Social Impact & Lunch

Corporations Have a Responsibility to Give Back to Community

In collaboration with the Managing for Social Impact and the Public Good minor, the Center launched its Social Impact & Lunch series. Ilana Finley, vice president of global communication and social impact at Converse, Inc., was the inaugural speaker. A lifelong athlete, Finley knew she wanted to incorporate her love of sport into her career, and where better to do that than Nike? She joined Nike, Inc., after graduating from the University of North Carolina, Chapel Hill, with a degree in journalism and a specialty in public relations. She started at Nike, Inc., as an administrative assistant to the director of communications in the U.S. Communications Media Relations Office in New York City. The director saw the administrative assistant role as a potentially unconventional opportunity to bring young talent into the organization and give them a path in the company, and after a few years of learning and prospering in the role, Finley was given the opportunity to move to Portland, Oregon, to work in communications in various business areas over the next few years. However, as a born-and-raised East Coast girl, she struggled to build a life for herself in Portland. Without personal connections there, she threw herself into her work, which was highly beneficial for her professional aspirations, but not necessarily so for her heart and mind. She was grateful for the experience in Portland and it helped her get “comfortable being uncomfortable,” but when the opportunity arose to move back to New York, Finley quickly accepted. Not long after being back in New York, she was approached with the opportunity to come to Boston for her current position at Converse (part of Nike). Her time at Converse so far has been an invigorating culmination of her career to date. 

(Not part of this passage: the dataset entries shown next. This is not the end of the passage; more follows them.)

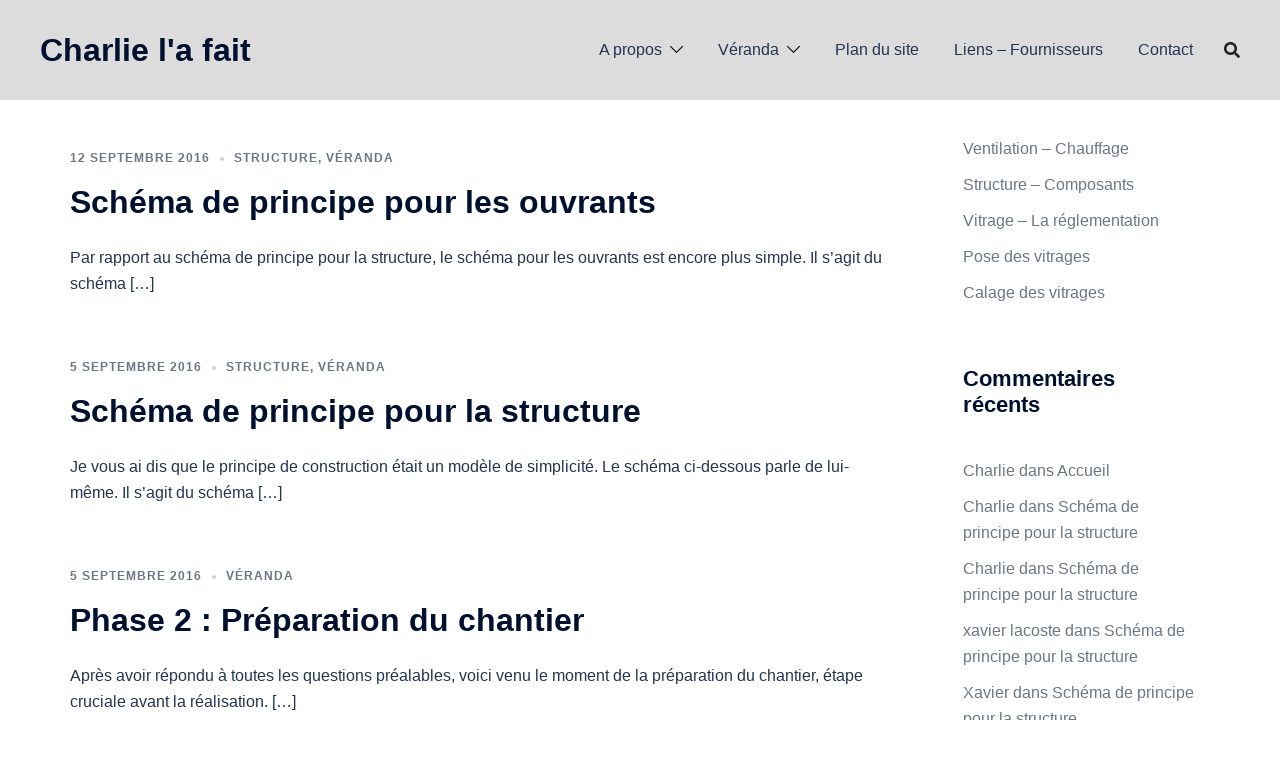

--- FILE ---
content_type: text/css
request_url: https://charlielafait.cpjm.fr/wp-content/plugins/image-annotator/front/css/style.css?ver=6.9
body_size: 705
content:
/* Use this font-face with your font files but leave the name to change the font
@font-face {
    font-family: 'annotatorFont';
}*/

.font-test {
    font-family: 'annotatorFont', sans-serif;
    font-size: 32px;
}

.annotated-image-wrapper {
    position: relative;
    font-family: 'clearSansBold', sans-serif;
    overflow: hidden;
}

.annotated-image {
    position: absolute;
    z-index: 1;
}

.live-canvas {
    z-index: 5;
    position: relative;
}

.annotation-text {
    background: lightblue;
    margin-left: 0;
    padding-left: 30px;
    margin-top: -8px;
    padding-top: 20px;
    padding-bottom: 26px;
}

In Portland, Finley worked in Nike’s Corporate Foundation and began to develop a strong belief that brands and companies not only have a responsibility to drive social change but also a role in social impact that they can use their unique voices to play. She helped establish the Girl Effect, an initiative out of Nike that invested in girls as economic agents of change. The Corporate Foundation used the Nike name to empower the Girl Effect to dream big—Finley’s goal was to get the biggest world leaders to understand why girls are an important area to invest in and to get girls on the global agenda. The Girl Effect became involved in the World Economic Forum and Clinton Global Initiative, and became part of the conversation on major world stages. After Finley left, the Girl Effect spun off into its own nonprofit, but the way that Nike’s marketing expertise and ability to sell an idea impacted the Girl Effect stuck with Finley as she moved into her next role. 

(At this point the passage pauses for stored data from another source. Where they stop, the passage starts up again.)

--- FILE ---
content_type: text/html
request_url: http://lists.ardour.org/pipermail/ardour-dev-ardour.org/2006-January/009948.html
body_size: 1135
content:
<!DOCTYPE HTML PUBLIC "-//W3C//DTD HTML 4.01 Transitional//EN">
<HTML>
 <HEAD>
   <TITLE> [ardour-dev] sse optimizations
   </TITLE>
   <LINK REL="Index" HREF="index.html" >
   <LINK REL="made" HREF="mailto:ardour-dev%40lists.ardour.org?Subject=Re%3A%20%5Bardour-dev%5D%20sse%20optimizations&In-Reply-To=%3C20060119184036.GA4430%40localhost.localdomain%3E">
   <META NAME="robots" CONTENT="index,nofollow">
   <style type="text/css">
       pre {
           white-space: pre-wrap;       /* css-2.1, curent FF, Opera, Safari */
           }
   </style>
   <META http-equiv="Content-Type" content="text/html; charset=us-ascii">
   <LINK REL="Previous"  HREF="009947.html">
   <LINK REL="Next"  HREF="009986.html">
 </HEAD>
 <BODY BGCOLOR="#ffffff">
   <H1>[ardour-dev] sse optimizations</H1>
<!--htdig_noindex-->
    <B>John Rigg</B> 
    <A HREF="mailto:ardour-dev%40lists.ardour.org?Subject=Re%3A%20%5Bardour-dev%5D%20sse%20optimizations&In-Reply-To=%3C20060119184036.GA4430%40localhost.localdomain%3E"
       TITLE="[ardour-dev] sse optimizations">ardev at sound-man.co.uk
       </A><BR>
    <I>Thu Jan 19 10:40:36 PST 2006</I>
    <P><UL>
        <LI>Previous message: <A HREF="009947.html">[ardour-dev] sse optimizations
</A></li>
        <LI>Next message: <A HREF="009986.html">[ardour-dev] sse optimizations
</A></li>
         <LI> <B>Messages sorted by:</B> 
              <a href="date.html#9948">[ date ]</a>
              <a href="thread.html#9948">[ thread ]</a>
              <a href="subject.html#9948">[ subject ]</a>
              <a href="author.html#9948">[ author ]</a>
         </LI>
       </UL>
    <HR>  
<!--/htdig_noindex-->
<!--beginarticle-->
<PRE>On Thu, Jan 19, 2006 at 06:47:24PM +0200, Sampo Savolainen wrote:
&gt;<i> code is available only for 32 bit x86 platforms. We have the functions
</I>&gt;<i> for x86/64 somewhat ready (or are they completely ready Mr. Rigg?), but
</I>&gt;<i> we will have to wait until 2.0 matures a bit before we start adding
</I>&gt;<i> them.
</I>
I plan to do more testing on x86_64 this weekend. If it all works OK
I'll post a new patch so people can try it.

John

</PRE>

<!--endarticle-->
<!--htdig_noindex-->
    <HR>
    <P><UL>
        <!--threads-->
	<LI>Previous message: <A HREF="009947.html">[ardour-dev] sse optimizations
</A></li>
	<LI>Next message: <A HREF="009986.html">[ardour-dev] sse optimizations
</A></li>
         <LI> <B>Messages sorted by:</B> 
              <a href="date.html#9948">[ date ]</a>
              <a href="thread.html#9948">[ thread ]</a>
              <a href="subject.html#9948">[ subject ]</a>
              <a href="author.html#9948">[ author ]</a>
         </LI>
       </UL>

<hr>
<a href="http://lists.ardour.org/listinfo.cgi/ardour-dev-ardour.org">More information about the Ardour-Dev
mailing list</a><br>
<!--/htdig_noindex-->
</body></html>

Although the Converse brand is over 100 years old and one of the most iconic in the world, there was no road map for establishing its social impact strategy in a way that would build the next century of success for the company. Finley addressed this challenge by establishing a focus area of Converse’s social impact. Within the greater Nike, Inc., organization, Converse’s identity incorporated both sport and arts and creativity, and Finley and her team saw the company’s mission as being a canvas for youth progress in those areas. They wanted Converse’s social impact goal to be to support progress through youth leadership. From there, they looked into ways that Converse could be supportive to programs and initiatives that support youth leadership and put tools for the future in the hands of youth. Finley described this process as “whittling down and getting to a sharp point” while using the past as an example for how the brand could have a unique impact. As Finley continues her work, she is careful to ensure that Converse remains authentic about the issues it supports, and always walks the walk rather than talking the talk. For example, she works hard to make sure that for every for-profit product connected to a social cause, Converse is actually supporting the cause in substantive ways. 

Throughout her career journey, Finley turned to what she calls her personal “board of directors.” This concept came from a mentor of hers who advised her to gather a group of people who will offer different perspectives on decisions that she will face, and ask them to serve as a consistent source of guidance. Finley said, “Just as a company would have a group of advisors that help steer the path of the organization, having your own personal board to steer you forward is equally important.”

If Finley were on our personal board of directors, she would advise us to consider work-life balance. She sees an immense personal and professional value in life experiences like gap years, studying abroad, learning another language, and becoming a global citizen. Coming full circle, she also credits sport as her most valuable life experience. According to Finley, sport taught her discipline, grit, resilience, how to be a better teammate and individual, helped her understand when to lead and when to follow, and how to find confidence and remind herself that she belongs in the rooms she finds herself in today. She is proud to be part of an organization that helps impart those wisdoms onto other young people by enabling access to sport.